Tasks:
**1)** Decide whether each statement below agrees with the passage on syntactic complexity in spoken data. Answer yes or no for each, and quote the deciding words from the passage.
(a) Fewer studies have examined speaking ability and syntactic complexity scores than have examined writing.
(b) Analyzing syntactic complexity in a spoken corpus is generally simpler than in a written corpus.
(c) Once linguistic experts have systematically transcribed spoken output, it is generally as clean as written data.
**2)** The passage on syntactic complexity in spoken data names features that can appear when learners are not proficient in L2 speaking. List all of them.

While the analysis of the syntactic complexity of language has mostly been used in writing until recently, the same complexity analysis can be adopted in the same way by examining the transcription materials of spoken data. Studies examining the relationship between a speaker’s speaking ability and syntactic complexity scores have emerged, but the number of studies is fewer than those of writing (Iwashita, 2006, pp. 151–169; Chen &

Zechner, 2011, pp. 722–731; Lintunen & Makila, 2014, pp. 377–399; Neary-Sundquist, 2017, pp. 242–262). Analysing syntactic complexity indices in a spoken corpus is generally no simpler than using a written corpus. First, physical reasons should be taken into consideration why data collection and transcription are difficult, which often consume a lot of time, human resources and effort (Yoon & Park, 2021, pp. 603-604). In addition, spoken output is generally less clean than written data even after the transcription is systematically completed by linguistic experts. That is, when learners are not proficient in L2 speaking, it can lead to repetition, pauses, stuttering, false starts and self-correction, which may then negatively affect the

(2)

Data excerpt:
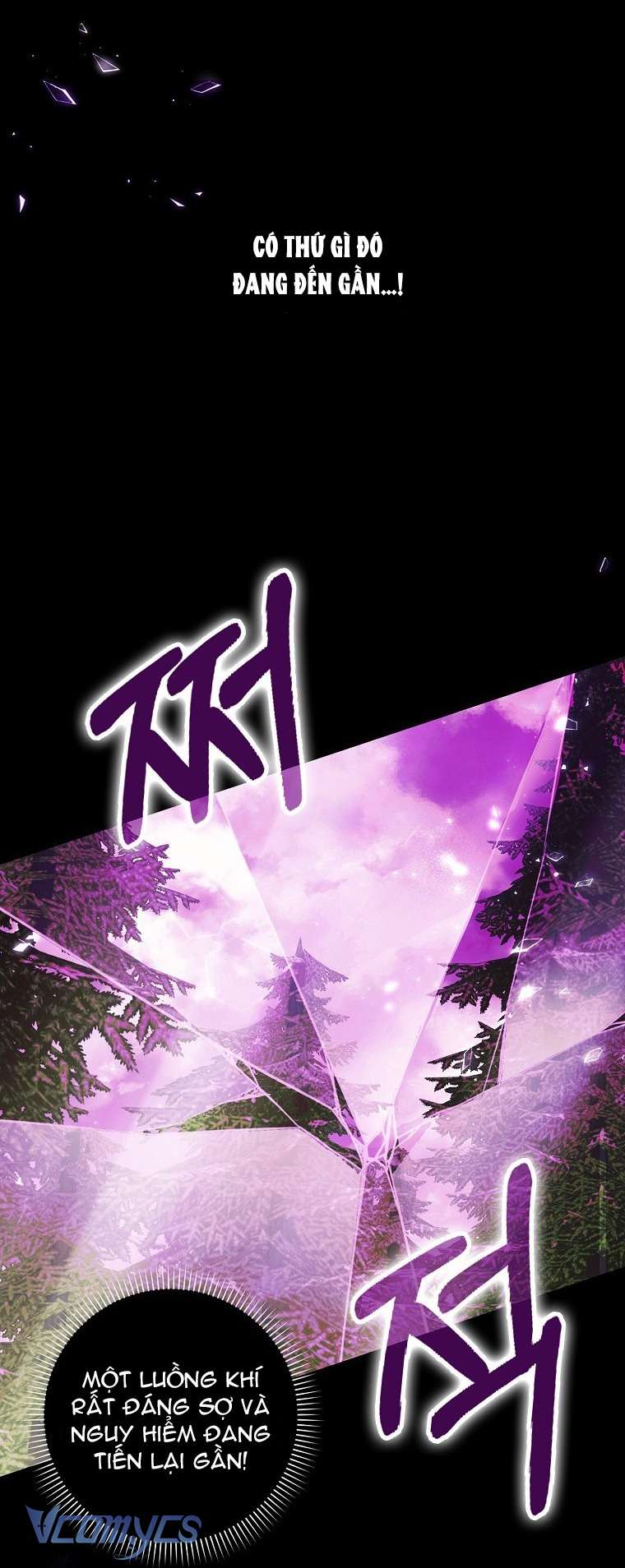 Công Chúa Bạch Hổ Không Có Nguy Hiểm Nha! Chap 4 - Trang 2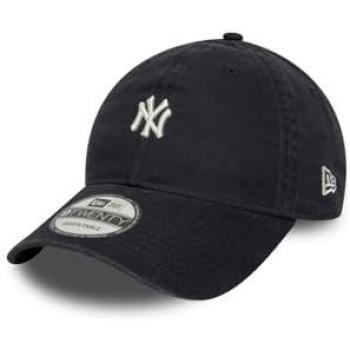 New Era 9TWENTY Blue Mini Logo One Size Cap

Task results:
**1)**
(a) Yes: "the number of studies is fewer than those of writing"
(b) No: "Analysing syntactic complexity indices in a spoken corpus is generally no simpler than using a written corpus."
(c) No: "spoken output is generally less clean than written data even after the transcription is systematically completed by linguistic experts"

**2)**
- repetition
- pauses
- stuttering
- false starts
- self-correction